As mobile applications mature in the marketplace, security is likely to become a much larger discussion, notes Richard Rushing, CSO of AirDefense: "Security at the device level is a relatively easy process, but on the application level, it's much more complicated. It's not being addressed, and as a result, as an industry, we're cleaning up mess after mess."
Mobile apps in the near future are likely to win more users through emphasis on features like encryption and authentication. "Security is now becoming a forethought in these apps, instead of the afterthought it once was," he notes.
As IT departments peer more closely into security controls, employees devoted to their devices are likely to keep pushing for more access to applications, particularly as the consumer space brings continual innovation.

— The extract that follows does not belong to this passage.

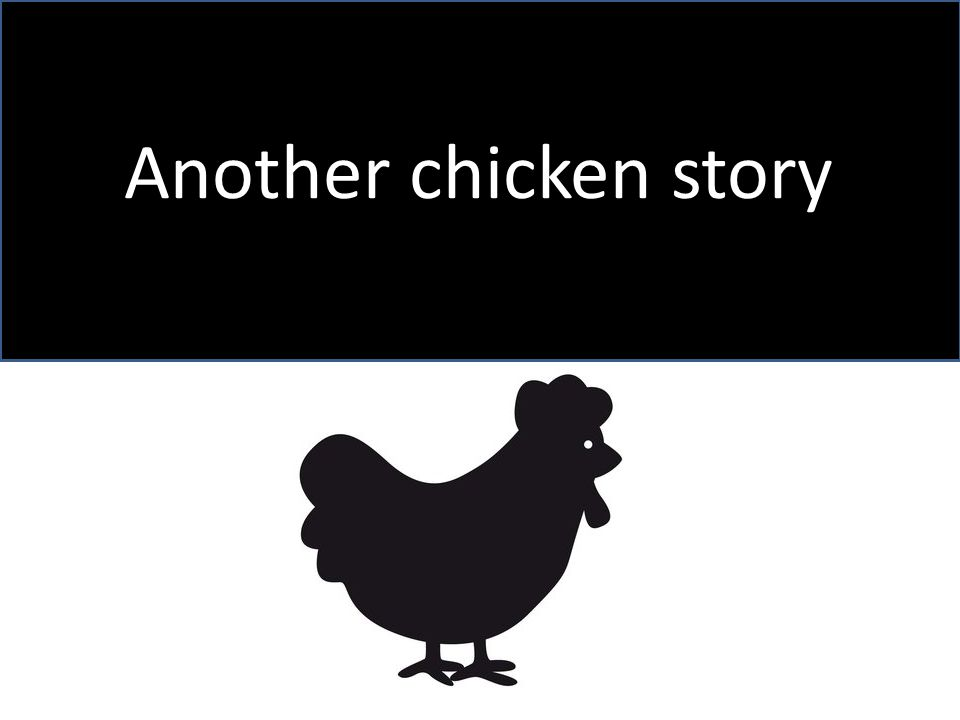 Another chicken story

Much like PC-centric applications, what becomes adopted at an enterprise may depend largely on user preference, and how emphatically they push for apps, believes Stephen Katz, founder and president of Security Risk Solutions, and formerly the first CISO at Citibank.
"Demand is spurring manufacturers to improve mobile technology offerings, and creates this need to have more mobile apps in the office," he says. "Now, it's up to the enterprise to recognize how to make the best use of them, instead of throwing up roadblocks."